> _DATA EXCERPTS_
****

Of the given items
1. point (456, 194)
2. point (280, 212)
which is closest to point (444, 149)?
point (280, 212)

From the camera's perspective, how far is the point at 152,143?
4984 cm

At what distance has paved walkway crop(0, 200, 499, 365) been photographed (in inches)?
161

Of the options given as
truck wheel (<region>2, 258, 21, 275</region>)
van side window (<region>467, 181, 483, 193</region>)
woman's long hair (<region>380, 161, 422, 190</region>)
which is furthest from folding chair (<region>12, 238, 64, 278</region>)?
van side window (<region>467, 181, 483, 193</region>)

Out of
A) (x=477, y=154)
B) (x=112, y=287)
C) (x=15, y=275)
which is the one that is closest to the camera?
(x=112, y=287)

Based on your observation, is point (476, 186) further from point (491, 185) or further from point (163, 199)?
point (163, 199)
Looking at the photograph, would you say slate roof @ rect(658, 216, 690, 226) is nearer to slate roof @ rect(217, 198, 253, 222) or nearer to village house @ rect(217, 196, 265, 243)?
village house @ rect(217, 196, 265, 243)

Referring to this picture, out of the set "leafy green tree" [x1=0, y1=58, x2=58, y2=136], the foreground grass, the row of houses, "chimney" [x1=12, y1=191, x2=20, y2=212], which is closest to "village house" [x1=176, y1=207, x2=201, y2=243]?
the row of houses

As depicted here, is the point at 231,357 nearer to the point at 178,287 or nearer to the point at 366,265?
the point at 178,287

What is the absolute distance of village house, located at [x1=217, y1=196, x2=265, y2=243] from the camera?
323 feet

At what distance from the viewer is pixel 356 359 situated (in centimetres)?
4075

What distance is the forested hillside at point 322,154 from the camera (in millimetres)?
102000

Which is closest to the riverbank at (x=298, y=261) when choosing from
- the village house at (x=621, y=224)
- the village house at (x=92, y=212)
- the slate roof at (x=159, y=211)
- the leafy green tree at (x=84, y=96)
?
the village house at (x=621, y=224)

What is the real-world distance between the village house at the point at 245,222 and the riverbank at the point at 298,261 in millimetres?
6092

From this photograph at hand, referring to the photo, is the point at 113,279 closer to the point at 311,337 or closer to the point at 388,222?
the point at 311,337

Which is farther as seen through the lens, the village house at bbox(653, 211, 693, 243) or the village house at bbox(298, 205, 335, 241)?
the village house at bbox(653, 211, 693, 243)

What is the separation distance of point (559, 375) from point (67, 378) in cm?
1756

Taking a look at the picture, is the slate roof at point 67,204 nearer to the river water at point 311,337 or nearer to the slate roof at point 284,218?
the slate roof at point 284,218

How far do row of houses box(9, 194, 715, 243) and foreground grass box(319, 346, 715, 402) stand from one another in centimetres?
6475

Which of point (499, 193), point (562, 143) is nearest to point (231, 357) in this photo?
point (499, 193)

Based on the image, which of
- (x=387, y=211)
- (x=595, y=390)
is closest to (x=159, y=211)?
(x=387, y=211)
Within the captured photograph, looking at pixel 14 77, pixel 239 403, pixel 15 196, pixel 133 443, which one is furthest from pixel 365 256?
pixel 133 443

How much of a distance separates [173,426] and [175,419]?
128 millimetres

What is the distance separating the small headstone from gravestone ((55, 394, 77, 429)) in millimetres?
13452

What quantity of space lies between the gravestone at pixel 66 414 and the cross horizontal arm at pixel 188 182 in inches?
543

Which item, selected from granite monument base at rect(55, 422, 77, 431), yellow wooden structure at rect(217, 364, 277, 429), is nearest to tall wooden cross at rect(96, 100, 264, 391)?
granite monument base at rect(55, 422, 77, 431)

****

> _EXERCISE AIM_
Copy out the stretch of the records from the line containing "How much of" through the end of the records, reproducing each line without alteration.

> _SOLVED EXERCISE_
How much of a distance separates [173,426] and [175,419]?
128 millimetres

What is the distance separating the small headstone from gravestone ((55, 394, 77, 429)) in millimetres?
13452

What quantity of space lies between the gravestone at pixel 66 414 and the cross horizontal arm at pixel 188 182 in inches?
543

Which item, selected from granite monument base at rect(55, 422, 77, 431), yellow wooden structure at rect(217, 364, 277, 429), is nearest to tall wooden cross at rect(96, 100, 264, 391)?
granite monument base at rect(55, 422, 77, 431)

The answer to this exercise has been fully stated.